Alexander Sokurov's Mother and Son had a sense of joy and love tempered by a setting in an ominous dark forest. The second part of the trilogy, Father and Son has no such ambivalence. It is drenched in sunlight and bathed in a glow of greens and browns. The film opens with the image of two male bodies in bed, their naked bodies intertwined in a rapturous embrace. One is breathing rapidly; the other is trying to comfort him. We think these must be gay lovers, but soon discover that it is a father comforting his son after a nightmare. Though the film feels homoerotic, Sokurov chafed at the suggestion calling it the product of sick European minds. According to the director, "Their (father and son) love is almost of mythological virtue and scale. It cannot happen in real life", and the film is "the incarnation of a fairy tale. Shot in Lisbon, Portugal, Father and Son is not attached to time or place. A soldier's uniform is depicted in the latest style, while women's dresses and hairstyles are of the 40s, 50s and 60s.

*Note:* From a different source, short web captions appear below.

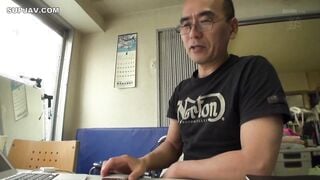 【モザイク破壊】AVOP-185 本物夫婦の公開浮気 私の妻を寝取ってください…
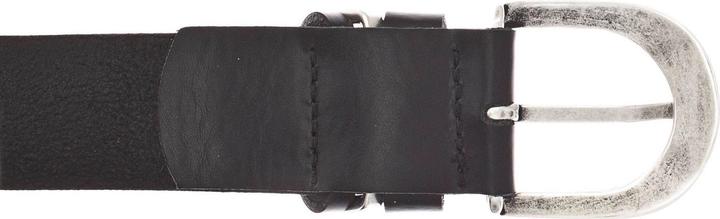 Produktbild Mustang Gürtel Casual (100)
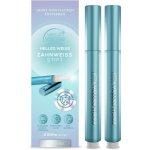 Venus Visage Pen Pro Series 2 bělící pera 2 x 3 ml – Zboží Dáma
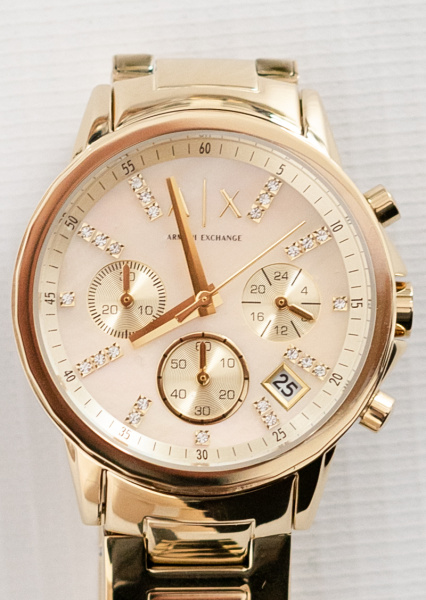 кепки, шапки, перчатки, платки,ремни ARMANI EXCHANGE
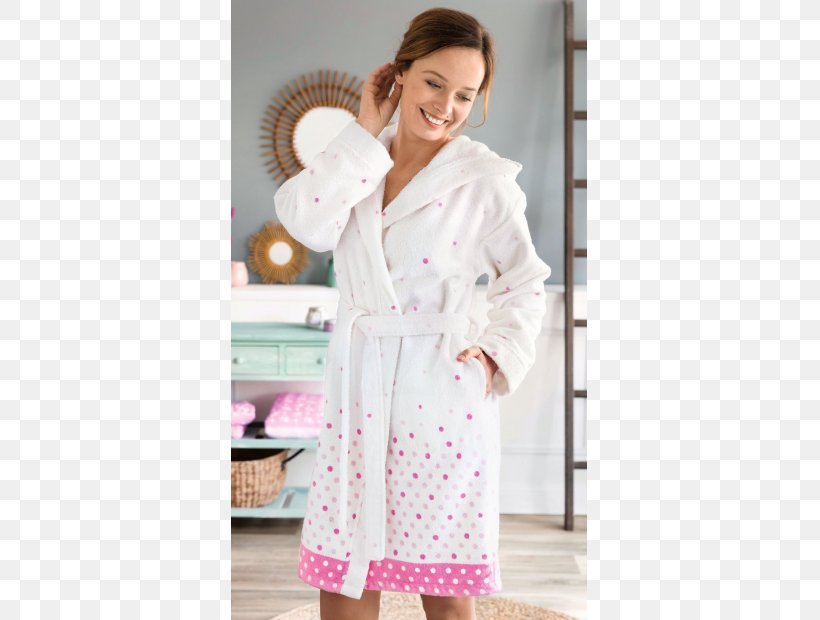 Bathrobe Patchwork Pajamas Sleeve, PNG, 600x620px, Robe, Bathrobe, Clothing, Cotton, Hood Download Free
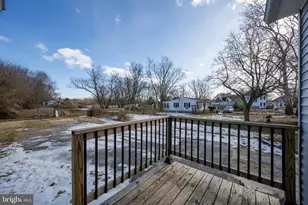 35893 Zion Church Rd, Frankford, DE 19945 - Photo 5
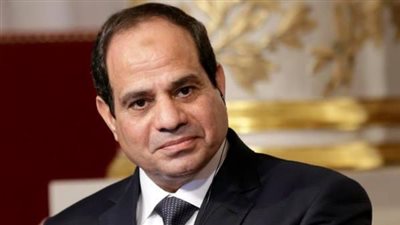 بمقدار 60 دقيقة.. الرئيس السيسى يصدق على تقرير نظام التوقيت الصيفى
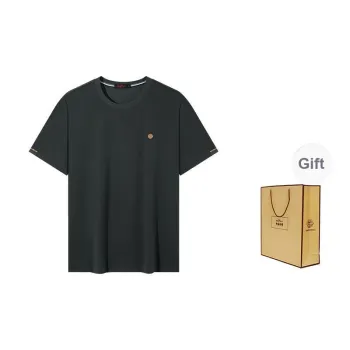 SEVEN T-Shirts Men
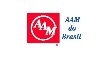Opiniões da empresa AAM do Brasil Logo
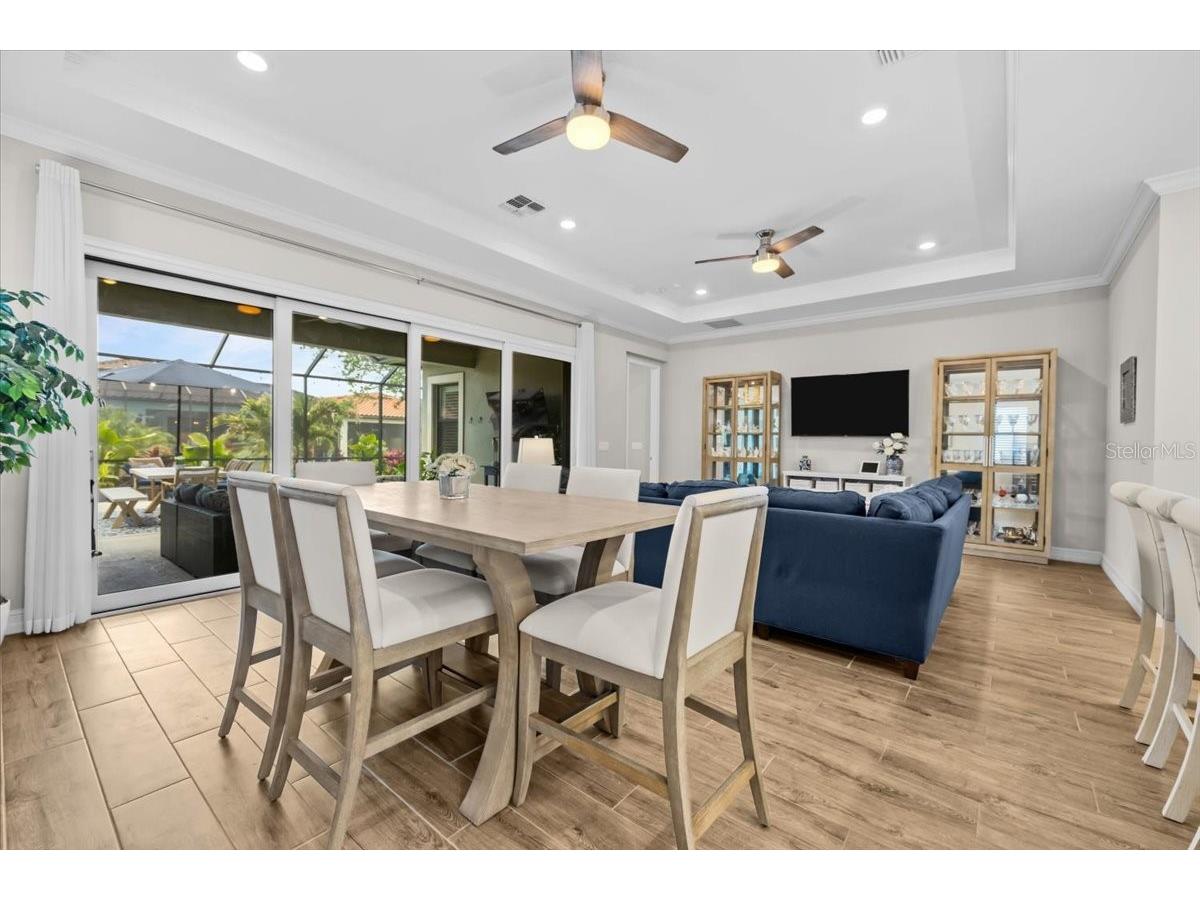 2214 5th Street E Palmetto FL 34221 TB8495056 image10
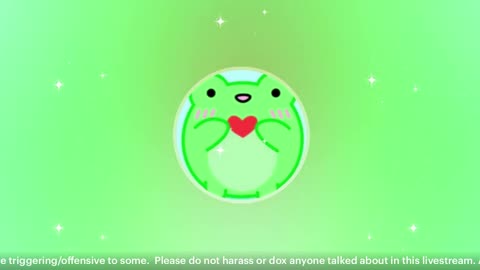 hate channels blaming Bobbi, the neighbor/SF report/ cadaver dogs- Sebastian Rogers case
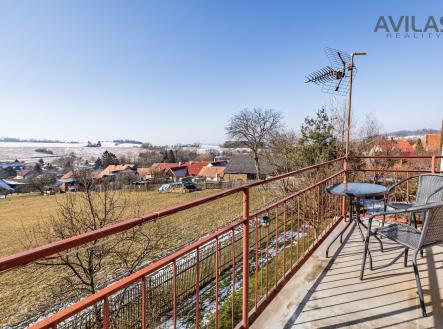 Fotka 4 | Pronájem bytu, 3+1, 1 435 m²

Father (Andrei Shetinin) and son (Alexei Nejmyshev) live together on the top floor of an apartment house and have done so for many years since the death of their mother. Their world looks like a sanctuary but may be a prison. It was while attending a school for air cadets that the father met his wife and bore his son, now 20. His son's physical appearance reminds the father of his late wife and their bond is intense and emotional. Alexei attends military school like his father who left military service against his will and wants his son to pick up where he left off. He has a girl friend but there is a distance between them. She is jealous of his relationship with his father that to her appears overprotective and he does not want to give up his father's closeness.
Alexei's father is conflicted about looking for a job in a different city and seeking a new wife. They must decide whether to continue their lives together or independently. The struggle for freedom and independence is mutual but they are held together by a transcendent love. Father and Son is an enigmatic but deeply poetic film about the complex bond that a son has with his father. While the film is open to interpretation from different cultural, psychological, or religious points of view (the film says, `A father who loves his son crucifies him. A son who loves his father sacrifices himself for him'), for me, the best approach is to avoid the temptation to analyze and just bathe in the warmth of its loving glow.